From the above note the image version number which you will need to use while you deploy your Tanzu cluster.

Next is to deploy our Tanzu cluster, and for this I am going to use the below YAML configuration example:

apiVersion: run.tanzu.vmware.com/v1alpha1
kind: TanzuKubernetesCluster
metadata:
  name: tanzu02
spec:
  topology:
   controlPlane:
     count: 1
     class: best-effort-small
     storageClass: nfs-storagepolicy
   workers:
     count: 3
     class: best-effort-small
     storageClass: nfs-storagepolicy
  distribution:
    version: v1.17.13+vmware.1-tkg.2.2c133ed

In order to build a similar configuration file to the above you need to know the following parameters and how to collect them:

  • VM classes:
  • VM storage policy:

Knowing the above values we can build the above yaml file and then run the following command to start Tanzu cluster deployment:

bassem@jumpbox:~/Tanzu-manifests$ kubectl create -f tanzu02.yml
tanzukubernetescluster.run.tanzu.vmware.com/tanzu02 created
bassem@jumpbox:~/Tanzu-manifests$

As you can see the cluster is created, however if you switch to your vCenter you will see the process of creating control and worker nodes is ongoing and will take about 10 minutes (depends on the size of the nodes) to finalise.
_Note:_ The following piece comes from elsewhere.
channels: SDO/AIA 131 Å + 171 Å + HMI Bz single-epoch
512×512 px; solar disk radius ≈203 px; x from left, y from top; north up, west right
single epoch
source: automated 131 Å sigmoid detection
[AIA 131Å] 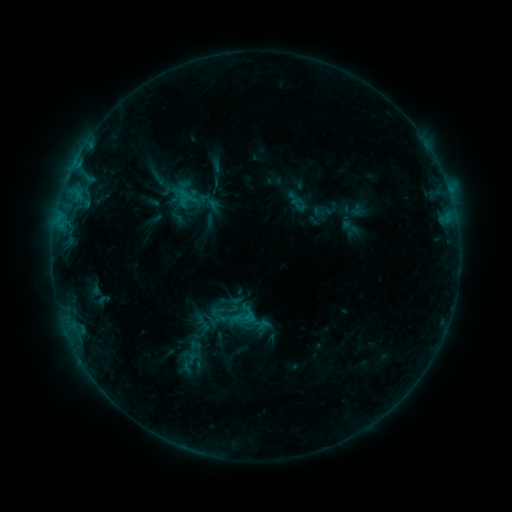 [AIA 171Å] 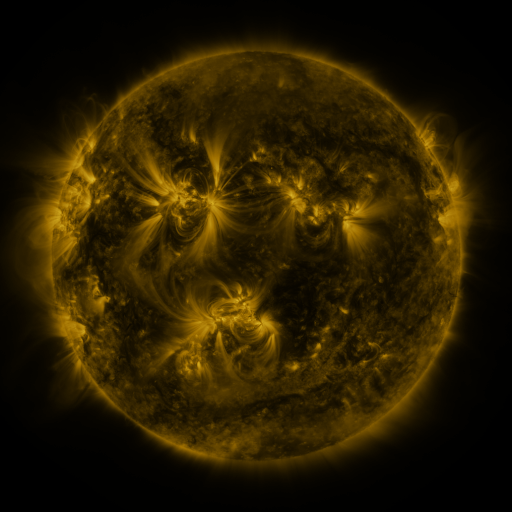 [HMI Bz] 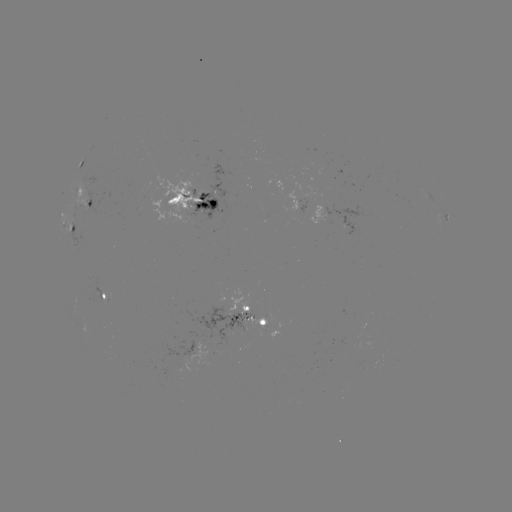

Once all Tanzu nodes are deployed, you should see a similar setup under your Hosts and Clusters in vCenter as the below:

To verify the cluster settings and nodes from CLI, I switched to my Linux jumpbox and used the following commands:

You may need to zoom in to view the commands I used to verify the cluster status and nodes, but in summary here are the steps:

  • Login to the created Tanzu cluster using the following command:
kubectl vsphere login --server=SUPERVISOR-CLUSTER-CONTROL-PLANE-IP --tanzu-kubernetes-cluster-name TANZU-KUBERNETES-CLUSTER-NAME --tanzu-kubernetes-cluster-namespace SUPERVISOR-NAMESPACE-WHERE-THE-CLUSTER-IS-DEPLOYED --vsphere-username VCENTER-SSO-USER-NAME --insecure-skip-tls-verify
  • Then you need to switch context to the newly created Tanzu cluster:
kubectl config use-context tanzu02
  • Verify then the status of the control and worker nodes in a wider output using the -o wide switch:
kubectl get nodes -o wide

By now your Tanzu workload cluster should be up and running, you can enable Harbor image registry (check my previous blog post here on how to enable Harbor) and start deploying pods on top of your Tanzu cluster.